_課題 1_
嗅覚受容体研究の記事によると、花王が2023年に特定したのは何を認識する嗅覚受容体か。
_課題 2_
嗅覚受容体研究の記事を、最後の文の後から書き進めよ。

_本文_
花王感覚科学研究所は、ヒトが持つ約400種類の嗅覚受容体のほぼすべてを培養細胞の表面に発現させることに世界で初めて(生命科学、生物医学を検索できる世界で代表的な科学文献データベースPubMedを用いて、“human”, “odorant” and “receptor”で学術論文を検索。「約400種類と言われる嗅覚受容体のほぼすべてを培養細胞の表面に発現させた例」について該当なし〈2025年8月28日現在、花王調べ〉)成功し、においに対する嗅覚受容体の反応を網羅的に解析する技術「ScentVista 400TM(セントビスタフォーダブルオー)」を確立した。この技術によって、ヒトのにおいの感覚は、嗅いだにおい物質に対する嗅覚受容体の反応パターンによって理解できる可能性が示された。
今回の研究成果は、2025年9月8~10日に大阪府にて開催の2025年度日本味と匂学会第59回大会で発表し、優秀発表賞を受賞した。
ヒトの鼻には約400種類の嗅覚受容体があり、それぞれがセンサーのように働いて、数十万種類あるといわれるにおい物質の中から特定のにおい物質を認識する。その情報が脳に伝わることで、ヒトはにおいを感じる。
においの感じ方を調べるには、嗅覚受容体がにおい物質を認識したときの反応を確認する必要があります。しかし、ヒトの鼻で直接実験することはできないため、通常は嗅覚受容体を発現させた培養細胞を用いる。嗅覚受容体は、鼻では細胞表面に存在することでにおい物質を認識するが、培養細胞では、表面に安定して存在できず細胞内にとどまってしまうため、におい物質を認識することができない。そのため、これまで反応を確認できたヒトの嗅覚受容体は全体のわずか1割程度にとどまっていた。
この課題に対し、花王は2023年に嗅覚受容体を細胞表面に発現させる技術を開発し、その成果の一つとしてムスクを認識する嗅覚受容体を特定した。
花王は、さらに今回、この技術を従来解析できなかった嗅覚受容体に適用し、約400種類の反応を網羅的に解析できる方法の確立に取り組んだ。そして、嗅覚受容体の反応を手がかりに、ヒトがどのようににおいを感じているのか、これまで不明だったにおい認識のメカニズム、すなわち嗅覚の本質の解明に挑んだ。
嗅覚受容体はアミノ酸が連なってできたタンパク質だ。今回花王は、従来解析できなかったヒトの嗅覚受容体それぞれについて、培養細胞表面に存在できない原因となるアミノ酸を一つ一つ推定し、それを解決できると予測されるアミノ酸に置き換えた。その結果、ほぼすべての嗅覚受容体を培養細胞の表面に安定して発現させることに成功し、におい物質を認識できる状態を再現することができた(図1)。

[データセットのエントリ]
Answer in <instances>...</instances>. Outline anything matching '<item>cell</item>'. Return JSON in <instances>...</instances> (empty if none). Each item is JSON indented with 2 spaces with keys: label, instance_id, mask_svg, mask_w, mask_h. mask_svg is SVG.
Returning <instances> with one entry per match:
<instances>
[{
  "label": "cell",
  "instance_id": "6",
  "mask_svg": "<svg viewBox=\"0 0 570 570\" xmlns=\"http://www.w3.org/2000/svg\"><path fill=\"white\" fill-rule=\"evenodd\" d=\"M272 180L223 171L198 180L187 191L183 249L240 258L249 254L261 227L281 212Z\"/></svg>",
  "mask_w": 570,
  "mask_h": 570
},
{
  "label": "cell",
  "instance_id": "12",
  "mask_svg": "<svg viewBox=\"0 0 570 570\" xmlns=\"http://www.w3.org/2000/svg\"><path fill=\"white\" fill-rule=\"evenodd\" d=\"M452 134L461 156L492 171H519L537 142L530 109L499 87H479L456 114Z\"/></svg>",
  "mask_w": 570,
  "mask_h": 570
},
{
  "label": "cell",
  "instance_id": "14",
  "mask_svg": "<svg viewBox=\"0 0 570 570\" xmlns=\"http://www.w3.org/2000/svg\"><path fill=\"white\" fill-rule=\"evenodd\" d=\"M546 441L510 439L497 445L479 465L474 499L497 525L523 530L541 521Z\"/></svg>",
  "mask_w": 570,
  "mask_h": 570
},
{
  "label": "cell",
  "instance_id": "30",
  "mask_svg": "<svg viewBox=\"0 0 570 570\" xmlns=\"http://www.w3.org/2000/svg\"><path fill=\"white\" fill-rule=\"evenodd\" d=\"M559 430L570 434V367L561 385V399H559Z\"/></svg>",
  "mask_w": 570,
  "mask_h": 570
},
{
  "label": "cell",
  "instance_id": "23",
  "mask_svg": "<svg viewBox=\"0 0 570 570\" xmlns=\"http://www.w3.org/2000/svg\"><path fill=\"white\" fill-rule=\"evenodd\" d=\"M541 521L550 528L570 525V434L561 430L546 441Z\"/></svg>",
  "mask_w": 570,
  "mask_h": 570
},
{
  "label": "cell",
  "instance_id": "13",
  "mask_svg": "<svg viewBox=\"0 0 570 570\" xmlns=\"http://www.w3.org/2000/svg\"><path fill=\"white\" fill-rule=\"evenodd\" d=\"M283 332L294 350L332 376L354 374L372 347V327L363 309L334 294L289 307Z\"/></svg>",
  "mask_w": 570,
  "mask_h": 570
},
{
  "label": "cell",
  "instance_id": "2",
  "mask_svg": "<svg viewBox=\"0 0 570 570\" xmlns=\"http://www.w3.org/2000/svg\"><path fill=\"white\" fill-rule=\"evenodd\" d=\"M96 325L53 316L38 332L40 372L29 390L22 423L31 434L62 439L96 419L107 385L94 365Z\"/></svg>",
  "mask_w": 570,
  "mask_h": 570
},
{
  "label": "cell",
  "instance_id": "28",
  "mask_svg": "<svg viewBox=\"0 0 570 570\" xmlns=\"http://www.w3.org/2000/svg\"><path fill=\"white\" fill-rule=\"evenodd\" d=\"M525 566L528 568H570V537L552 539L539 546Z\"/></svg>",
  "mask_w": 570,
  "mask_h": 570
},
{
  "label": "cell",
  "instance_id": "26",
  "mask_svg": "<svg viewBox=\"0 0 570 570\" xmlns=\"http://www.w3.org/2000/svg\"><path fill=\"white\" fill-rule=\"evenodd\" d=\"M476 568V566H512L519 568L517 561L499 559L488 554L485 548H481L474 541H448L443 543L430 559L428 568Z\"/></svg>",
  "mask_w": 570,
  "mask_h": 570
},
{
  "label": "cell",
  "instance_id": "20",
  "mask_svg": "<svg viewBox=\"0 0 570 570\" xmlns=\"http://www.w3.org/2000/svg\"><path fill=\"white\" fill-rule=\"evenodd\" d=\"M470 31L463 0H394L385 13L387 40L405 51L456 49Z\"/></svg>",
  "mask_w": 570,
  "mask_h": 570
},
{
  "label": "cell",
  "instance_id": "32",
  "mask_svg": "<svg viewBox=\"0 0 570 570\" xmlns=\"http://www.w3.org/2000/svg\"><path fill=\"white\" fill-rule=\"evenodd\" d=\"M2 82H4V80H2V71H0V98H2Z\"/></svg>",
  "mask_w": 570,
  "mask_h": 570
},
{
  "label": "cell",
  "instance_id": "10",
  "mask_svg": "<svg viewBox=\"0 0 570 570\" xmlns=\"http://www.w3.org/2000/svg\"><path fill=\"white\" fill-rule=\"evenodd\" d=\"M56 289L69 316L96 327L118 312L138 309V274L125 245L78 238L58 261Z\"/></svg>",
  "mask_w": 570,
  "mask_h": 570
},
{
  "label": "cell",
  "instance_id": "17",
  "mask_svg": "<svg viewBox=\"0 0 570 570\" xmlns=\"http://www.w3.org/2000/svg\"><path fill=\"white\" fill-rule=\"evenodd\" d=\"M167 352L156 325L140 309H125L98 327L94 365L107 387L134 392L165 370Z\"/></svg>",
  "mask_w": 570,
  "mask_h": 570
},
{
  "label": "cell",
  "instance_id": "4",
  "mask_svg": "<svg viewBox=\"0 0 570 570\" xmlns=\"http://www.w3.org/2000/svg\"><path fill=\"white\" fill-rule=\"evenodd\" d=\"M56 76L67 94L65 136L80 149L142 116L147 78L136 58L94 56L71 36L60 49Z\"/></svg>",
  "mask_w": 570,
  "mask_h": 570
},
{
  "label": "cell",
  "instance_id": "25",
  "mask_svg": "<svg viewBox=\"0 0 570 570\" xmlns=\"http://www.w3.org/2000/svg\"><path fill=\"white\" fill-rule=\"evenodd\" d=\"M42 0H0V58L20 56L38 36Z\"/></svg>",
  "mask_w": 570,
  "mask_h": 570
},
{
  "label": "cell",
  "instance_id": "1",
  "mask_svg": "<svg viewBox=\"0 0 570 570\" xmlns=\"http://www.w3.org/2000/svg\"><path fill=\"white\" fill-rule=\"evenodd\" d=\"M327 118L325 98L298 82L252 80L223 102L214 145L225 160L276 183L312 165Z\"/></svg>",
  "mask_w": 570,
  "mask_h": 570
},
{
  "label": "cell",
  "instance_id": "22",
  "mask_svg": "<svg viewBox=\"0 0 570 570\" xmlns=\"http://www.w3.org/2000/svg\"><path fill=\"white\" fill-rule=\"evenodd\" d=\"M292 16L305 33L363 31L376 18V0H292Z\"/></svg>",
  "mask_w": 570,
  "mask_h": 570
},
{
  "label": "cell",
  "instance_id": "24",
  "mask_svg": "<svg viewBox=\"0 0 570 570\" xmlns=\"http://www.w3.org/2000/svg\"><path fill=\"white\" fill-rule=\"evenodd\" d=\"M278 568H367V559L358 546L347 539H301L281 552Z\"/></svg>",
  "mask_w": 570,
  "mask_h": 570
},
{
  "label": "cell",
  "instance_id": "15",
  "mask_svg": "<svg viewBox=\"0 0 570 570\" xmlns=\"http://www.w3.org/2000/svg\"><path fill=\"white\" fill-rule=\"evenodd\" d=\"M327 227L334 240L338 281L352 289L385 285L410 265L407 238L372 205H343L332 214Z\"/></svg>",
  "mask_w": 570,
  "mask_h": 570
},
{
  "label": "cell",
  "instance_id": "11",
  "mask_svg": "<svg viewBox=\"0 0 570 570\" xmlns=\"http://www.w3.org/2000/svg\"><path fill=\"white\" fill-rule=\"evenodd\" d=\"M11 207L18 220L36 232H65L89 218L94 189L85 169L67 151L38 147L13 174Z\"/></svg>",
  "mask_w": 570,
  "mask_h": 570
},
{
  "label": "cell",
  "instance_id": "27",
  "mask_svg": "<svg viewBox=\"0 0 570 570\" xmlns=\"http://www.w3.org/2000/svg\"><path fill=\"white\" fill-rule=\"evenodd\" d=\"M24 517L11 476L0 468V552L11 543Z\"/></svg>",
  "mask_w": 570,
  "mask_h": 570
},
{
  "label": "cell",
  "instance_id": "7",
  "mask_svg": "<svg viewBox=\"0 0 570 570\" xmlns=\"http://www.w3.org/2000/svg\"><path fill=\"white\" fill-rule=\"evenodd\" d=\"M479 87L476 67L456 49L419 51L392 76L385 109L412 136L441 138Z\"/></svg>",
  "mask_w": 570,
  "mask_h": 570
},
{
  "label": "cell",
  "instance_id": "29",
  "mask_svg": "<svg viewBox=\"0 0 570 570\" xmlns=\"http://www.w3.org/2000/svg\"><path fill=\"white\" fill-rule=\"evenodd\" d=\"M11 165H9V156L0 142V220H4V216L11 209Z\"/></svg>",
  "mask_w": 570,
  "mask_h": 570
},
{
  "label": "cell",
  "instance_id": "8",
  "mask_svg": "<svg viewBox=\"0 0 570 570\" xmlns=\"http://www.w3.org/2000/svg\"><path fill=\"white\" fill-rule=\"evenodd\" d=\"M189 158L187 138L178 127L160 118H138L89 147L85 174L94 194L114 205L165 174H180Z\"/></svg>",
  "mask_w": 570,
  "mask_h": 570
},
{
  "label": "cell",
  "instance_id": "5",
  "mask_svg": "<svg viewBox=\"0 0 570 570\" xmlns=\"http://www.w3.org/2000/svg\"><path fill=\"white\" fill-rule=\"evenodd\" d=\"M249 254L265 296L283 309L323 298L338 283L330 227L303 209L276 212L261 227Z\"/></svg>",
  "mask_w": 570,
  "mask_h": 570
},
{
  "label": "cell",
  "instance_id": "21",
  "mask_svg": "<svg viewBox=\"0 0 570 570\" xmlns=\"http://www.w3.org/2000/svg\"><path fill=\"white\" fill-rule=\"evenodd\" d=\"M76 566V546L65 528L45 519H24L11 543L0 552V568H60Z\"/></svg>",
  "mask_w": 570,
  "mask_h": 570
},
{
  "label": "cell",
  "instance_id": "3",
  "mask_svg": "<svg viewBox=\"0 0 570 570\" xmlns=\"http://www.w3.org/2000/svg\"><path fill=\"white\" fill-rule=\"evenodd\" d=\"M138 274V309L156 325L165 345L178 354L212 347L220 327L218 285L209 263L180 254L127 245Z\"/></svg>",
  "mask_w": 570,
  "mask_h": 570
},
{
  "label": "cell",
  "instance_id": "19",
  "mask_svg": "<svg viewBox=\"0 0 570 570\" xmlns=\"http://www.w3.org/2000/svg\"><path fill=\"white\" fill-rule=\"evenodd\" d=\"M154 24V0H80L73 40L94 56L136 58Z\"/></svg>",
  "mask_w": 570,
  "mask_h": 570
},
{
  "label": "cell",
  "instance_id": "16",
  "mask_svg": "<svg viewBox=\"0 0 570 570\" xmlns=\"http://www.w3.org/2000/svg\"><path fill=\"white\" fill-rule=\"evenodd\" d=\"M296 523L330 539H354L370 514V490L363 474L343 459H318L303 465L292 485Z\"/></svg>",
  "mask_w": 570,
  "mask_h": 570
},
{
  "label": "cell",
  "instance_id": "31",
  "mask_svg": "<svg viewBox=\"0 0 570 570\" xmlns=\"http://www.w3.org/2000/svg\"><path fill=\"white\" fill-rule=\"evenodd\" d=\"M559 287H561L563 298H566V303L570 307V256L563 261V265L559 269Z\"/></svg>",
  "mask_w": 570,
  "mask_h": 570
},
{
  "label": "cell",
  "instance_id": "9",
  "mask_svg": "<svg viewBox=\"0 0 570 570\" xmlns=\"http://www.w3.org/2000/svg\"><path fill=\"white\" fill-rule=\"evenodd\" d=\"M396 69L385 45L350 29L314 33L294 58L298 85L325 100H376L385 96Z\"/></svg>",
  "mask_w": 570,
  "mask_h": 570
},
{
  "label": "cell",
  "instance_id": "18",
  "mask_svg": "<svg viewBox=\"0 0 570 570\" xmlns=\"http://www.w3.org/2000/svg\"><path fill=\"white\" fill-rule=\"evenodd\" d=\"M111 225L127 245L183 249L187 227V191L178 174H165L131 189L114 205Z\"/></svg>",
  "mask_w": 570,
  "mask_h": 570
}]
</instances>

_解答 1_
ムスクを認識する嗅覚受容体である。

_解答 2_
図1. アミノ酸の置き換えに伴う嗅覚受容体の培養細胞での存在場所の違い
この成果をもとに、嗅覚受容体を持つ約400種類の培養細胞をくぼみが並ぶマイクロプレートに配置し、そこににおいを添加することで反応を一度に網羅的に解析できる技術「ScentVista 400」を構築した。
「ScentVista 400」では、嗅覚受容体がにおい物質を認識すると光を生じ、その光の強度によって反応を確認する。この技術を用いて、約400種類の嗅覚受容体が、香りや不快なにおいを感じさせるさまざまなにおい物質に対してどのように反応するのか調べた。すると、よく似たにおいに対しては同様の、異なるにおいに対しては異なる、嗅覚受容体の反応パターンが示された。
例えば、花弁を原料とするローズオイルと、葉や枝を原料とするゼラニウムオイルは、花の種類も原料とする部位も異なるが、よく似た香りを持っている。そこで、ローズオイルとゼラニウムオイルそれぞれに対する嗅覚受容体の反応パターンを確認すると、その形は類似していた。また、インドールというにおい物質は、薄い濃度では好ましいジャスミンのようなフローラルな香り、濃い濃度では不快な便臭に感じるが、嗅覚受容体の反応パターンも、濃度によって異なる結果を示した(図2、3)。

図2. 異なる香料でも嗅覚受容体の反応パターンが似ている例

図3. 同じにおい物質でも濃度によって嗅覚受容体の反応パターンが異なる例
これらの結果から、ヒトのにおいの感覚は、嗅覚受容体の反応パターンによって理解できる可能性が示された。
この成果を応用することで、人・衣類・生活空間などに由来する不快なにおいを心地よい香りの反応パターンへと変換し、優れた消臭効果を持つ新しい香りをデザインできる可能性がある。また、同じ反応パターンを維持しながら香料の量を低減したり、種類を削減したりすることも期待される。
花王は、今後さらに嗅覚の本質についての理解を深め、世界中の生活者に喜ばれる香りの世界を追求していくとしている。